▶ **GIVEN EXERCISE 1**
Answer these questions from the excerpt on menu item properties, one line each, marked (a), (b), and (c) to match:
(a) What does the Enabled property control?
(b) Which menu item type gives a visual separating line?
(c) What does the Visible In Menu property determine?
▶ **GIVEN EXERCISE 2**
In the excerpt on menu item properties, shorten the paragraph that starts "There are numerous menu item properties" and keep its main facts.
▶ **GIVEN EXERCISE 3**
Write what comes next in the excerpt on menu item properties, picking up after its final line.

▶ **SELECTED EXCERPT**
━━━━━━━━━━
There are numerous menu item properties that are valuable to know about. Table 19-2 shows these properties, their locations in the Property Palette, and what they do. Some of these properties will only be used when a menu item is created, while others are candidates for real-time manipulation using built-ins, which will be covered in a future section.

Property Node Property Name Function
Functional Enabled Controls whether item is available or grayed out
Functional Menu Item Type Plain Standard menu text item

Check Boolean menu item the user checks on or off

Radio Boolean item that is one choice within a larger radio menu group of mutually exclusive choices

Separator Visual separating line

Magic Item that implements predefined properties for Cut, Copy, Paste, Clear, Undo, Quit, Help, About, and Window. Predefined functionality includes item style, position, accelerator, and in the case of Cut, Copy, Paste, Clear, Quit, and Windows, functionality as well (other commands require developer to code PL/SQL commands)

Functional Visible In Menu Determines whether menu item appears at all at runtime
Functional Visible In Horizontal Menu Bar Allows you to customize which menu items appear based on whether the menu is displayed horizontally (the default)
━━━━━━━━━━
▶ **RECORDED INFORMATION**
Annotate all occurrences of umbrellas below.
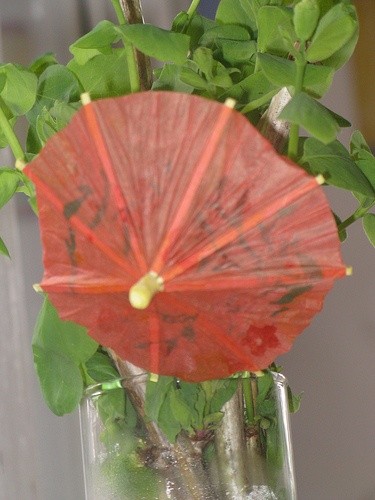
━━━━━━━━━━
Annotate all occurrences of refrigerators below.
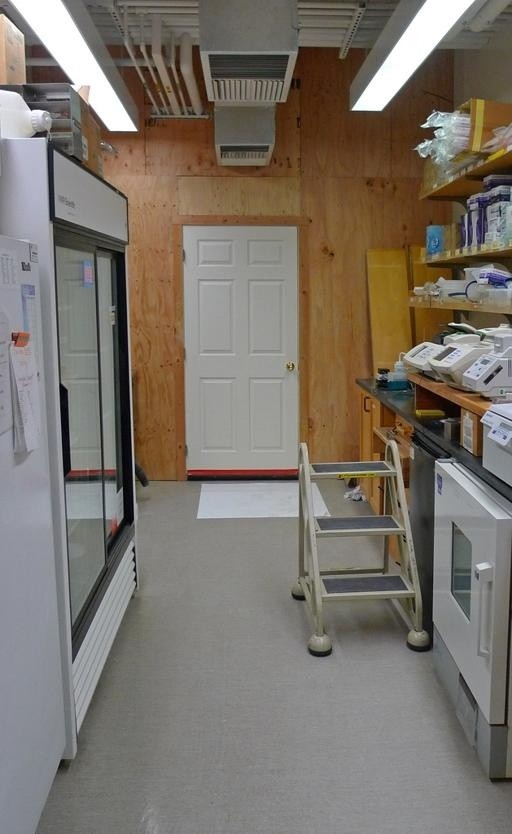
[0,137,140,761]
━━━━━━━━━━
▶ **FINAL RESULT 1**
(a) Whether the item is available or grayed out.
(b) Separator.
(c) Whether the menu item appears at all at runtime.

▶ **FINAL RESULT 2**
Table 19-2 lists the useful menu item properties, where each is found in the Property Palette, and what each does. Some are set only when a menu item is created. Others can be changed in real time with built-ins, which a later section covers.

▶ **FINAL RESULT 3**
Functional Visible In Vertical Menu Bar Allows you to customize which menu items appear based on whether the menu is displayed vertically
Menu Security Item Roles Allows you to implement menu security based on database roles; this will be covered in a future section
Menu Security Display Without Privilege Determines whether menu item appears for users who do not have the privileges necessary to access it

Table 2: Menu Item Properties

Exercises

  1. Which menu item property could you manipulate at run time to gray out an item?
  2. What type of menu item is best for implementing common functions such as Cut, Paste, and Quit?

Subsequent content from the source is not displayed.